---------- Input material ----------

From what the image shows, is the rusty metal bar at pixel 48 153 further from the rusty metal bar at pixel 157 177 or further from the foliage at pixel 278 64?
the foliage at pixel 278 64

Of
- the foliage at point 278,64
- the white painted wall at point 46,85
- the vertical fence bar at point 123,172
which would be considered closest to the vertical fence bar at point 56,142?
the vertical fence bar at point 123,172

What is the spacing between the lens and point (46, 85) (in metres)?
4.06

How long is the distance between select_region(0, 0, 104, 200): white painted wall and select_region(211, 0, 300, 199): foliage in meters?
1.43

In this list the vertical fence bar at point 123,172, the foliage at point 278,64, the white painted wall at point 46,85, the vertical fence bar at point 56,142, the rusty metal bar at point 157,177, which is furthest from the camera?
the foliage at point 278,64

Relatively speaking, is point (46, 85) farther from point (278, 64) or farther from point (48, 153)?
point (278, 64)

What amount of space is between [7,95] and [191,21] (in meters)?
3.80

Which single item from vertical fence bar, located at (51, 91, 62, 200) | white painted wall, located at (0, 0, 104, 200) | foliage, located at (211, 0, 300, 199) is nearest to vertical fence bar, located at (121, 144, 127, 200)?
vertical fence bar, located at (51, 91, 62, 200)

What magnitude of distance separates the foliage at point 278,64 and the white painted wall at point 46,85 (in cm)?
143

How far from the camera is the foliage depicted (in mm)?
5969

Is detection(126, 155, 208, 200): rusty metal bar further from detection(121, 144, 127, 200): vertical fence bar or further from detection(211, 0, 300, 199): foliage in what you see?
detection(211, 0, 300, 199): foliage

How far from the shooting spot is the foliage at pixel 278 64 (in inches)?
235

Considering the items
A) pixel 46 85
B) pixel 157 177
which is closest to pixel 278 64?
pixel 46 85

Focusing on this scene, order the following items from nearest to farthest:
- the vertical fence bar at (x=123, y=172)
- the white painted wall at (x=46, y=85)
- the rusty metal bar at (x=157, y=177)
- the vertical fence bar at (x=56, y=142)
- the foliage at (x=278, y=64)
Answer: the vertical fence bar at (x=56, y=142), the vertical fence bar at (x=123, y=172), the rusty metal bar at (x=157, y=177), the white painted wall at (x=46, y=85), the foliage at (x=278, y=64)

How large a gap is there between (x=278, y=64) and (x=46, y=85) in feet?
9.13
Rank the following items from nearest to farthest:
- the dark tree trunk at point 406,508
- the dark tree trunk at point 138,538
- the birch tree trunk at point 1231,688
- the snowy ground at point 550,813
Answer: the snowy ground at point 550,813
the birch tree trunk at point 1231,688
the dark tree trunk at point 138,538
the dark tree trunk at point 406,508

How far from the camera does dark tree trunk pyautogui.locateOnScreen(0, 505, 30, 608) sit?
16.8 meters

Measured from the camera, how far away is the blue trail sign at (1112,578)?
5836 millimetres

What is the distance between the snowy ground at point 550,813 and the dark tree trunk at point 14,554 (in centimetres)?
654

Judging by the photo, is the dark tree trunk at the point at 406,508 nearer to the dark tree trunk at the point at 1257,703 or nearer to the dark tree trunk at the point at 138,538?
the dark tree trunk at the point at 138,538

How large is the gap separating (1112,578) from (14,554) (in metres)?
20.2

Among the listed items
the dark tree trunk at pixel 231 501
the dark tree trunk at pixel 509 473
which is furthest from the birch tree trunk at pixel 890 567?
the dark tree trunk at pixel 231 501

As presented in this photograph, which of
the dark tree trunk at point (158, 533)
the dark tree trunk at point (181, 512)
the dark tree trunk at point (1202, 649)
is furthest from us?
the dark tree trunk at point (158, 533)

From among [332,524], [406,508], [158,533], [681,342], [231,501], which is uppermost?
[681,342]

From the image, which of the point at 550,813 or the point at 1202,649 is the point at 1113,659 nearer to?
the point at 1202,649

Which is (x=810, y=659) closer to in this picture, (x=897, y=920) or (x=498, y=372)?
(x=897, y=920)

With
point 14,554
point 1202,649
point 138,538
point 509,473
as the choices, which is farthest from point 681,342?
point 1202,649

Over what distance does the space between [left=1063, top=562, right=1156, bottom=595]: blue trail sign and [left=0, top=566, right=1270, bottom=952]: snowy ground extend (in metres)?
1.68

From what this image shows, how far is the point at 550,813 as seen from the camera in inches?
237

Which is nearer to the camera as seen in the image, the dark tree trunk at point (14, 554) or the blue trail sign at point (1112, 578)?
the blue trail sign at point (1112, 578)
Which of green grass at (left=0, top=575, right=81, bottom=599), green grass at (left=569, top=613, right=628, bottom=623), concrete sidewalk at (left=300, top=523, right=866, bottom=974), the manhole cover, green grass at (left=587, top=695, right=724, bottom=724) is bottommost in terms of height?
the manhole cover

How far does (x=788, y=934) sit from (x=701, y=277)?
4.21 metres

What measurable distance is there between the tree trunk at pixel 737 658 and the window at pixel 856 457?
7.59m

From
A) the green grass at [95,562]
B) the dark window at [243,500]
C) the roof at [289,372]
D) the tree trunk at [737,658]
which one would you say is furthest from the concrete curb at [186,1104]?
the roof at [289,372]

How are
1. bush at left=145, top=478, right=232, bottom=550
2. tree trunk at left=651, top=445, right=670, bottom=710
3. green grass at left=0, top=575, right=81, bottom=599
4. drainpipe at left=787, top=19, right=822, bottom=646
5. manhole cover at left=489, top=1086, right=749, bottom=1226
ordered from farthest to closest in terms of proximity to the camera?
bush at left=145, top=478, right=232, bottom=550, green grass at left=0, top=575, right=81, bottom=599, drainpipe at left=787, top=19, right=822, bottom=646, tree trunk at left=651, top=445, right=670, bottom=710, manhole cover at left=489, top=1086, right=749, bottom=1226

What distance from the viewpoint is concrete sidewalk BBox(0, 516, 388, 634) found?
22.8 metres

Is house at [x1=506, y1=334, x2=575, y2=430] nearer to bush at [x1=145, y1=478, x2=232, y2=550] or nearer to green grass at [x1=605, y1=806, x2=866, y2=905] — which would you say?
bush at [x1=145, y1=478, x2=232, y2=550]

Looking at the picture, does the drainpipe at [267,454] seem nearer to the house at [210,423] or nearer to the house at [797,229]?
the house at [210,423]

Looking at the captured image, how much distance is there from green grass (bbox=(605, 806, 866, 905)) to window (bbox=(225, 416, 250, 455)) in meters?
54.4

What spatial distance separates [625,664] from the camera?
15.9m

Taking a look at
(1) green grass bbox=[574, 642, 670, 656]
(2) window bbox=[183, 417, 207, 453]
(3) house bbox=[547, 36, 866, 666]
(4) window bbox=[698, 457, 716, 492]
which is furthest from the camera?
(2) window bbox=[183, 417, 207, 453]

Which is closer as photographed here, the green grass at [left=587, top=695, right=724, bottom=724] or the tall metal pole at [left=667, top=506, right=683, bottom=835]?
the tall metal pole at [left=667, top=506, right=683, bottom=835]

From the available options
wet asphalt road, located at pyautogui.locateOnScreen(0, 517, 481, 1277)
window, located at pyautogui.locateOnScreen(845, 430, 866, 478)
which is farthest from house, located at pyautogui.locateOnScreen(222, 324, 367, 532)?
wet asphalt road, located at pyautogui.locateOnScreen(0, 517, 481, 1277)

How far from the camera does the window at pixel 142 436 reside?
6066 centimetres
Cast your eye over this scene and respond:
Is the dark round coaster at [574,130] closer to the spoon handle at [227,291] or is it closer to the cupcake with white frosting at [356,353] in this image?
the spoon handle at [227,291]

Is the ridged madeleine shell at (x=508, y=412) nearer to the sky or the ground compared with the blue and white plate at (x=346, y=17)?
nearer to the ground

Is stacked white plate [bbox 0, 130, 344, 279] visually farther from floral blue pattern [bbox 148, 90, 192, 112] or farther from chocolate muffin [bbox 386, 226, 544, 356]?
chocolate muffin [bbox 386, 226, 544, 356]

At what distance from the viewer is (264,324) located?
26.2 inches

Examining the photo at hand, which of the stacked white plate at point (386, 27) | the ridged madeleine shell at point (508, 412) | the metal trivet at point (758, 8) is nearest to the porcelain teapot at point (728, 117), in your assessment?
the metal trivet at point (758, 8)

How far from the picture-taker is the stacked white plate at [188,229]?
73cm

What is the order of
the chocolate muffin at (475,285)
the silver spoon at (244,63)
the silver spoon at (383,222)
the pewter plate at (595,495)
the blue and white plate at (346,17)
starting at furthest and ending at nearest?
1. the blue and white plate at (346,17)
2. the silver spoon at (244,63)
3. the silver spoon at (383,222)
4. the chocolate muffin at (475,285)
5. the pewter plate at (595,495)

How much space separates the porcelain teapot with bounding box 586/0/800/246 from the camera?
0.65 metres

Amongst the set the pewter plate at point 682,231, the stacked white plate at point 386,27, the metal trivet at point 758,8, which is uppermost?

----------

* What you have to do
Rewrite everything from the row containing "At what distance" down to the end of the rows, changing "porcelain teapot" to "ceramic teapot" and leaving the rest as it is.

* Full response
At what distance from the viewer is (264,324) located?
26.2 inches

Examining the photo at hand, which of the stacked white plate at point (386, 27) | the ridged madeleine shell at point (508, 412) | the metal trivet at point (758, 8) is nearest to the ceramic teapot at point (728, 117), in your assessment?
the metal trivet at point (758, 8)

How far from the picture-taker is the stacked white plate at [188,229]?
73cm

What is the order of
the chocolate muffin at (475,285)
the silver spoon at (244,63)
the silver spoon at (383,222)
the pewter plate at (595,495)
the blue and white plate at (346,17)
starting at furthest and ending at nearest?
1. the blue and white plate at (346,17)
2. the silver spoon at (244,63)
3. the silver spoon at (383,222)
4. the chocolate muffin at (475,285)
5. the pewter plate at (595,495)

How much space separates the ceramic teapot with bounding box 586/0/800/246 from the camera?
0.65 metres

Amongst the set the pewter plate at point 682,231, the stacked white plate at point 386,27, the metal trivet at point 758,8, which is uppermost?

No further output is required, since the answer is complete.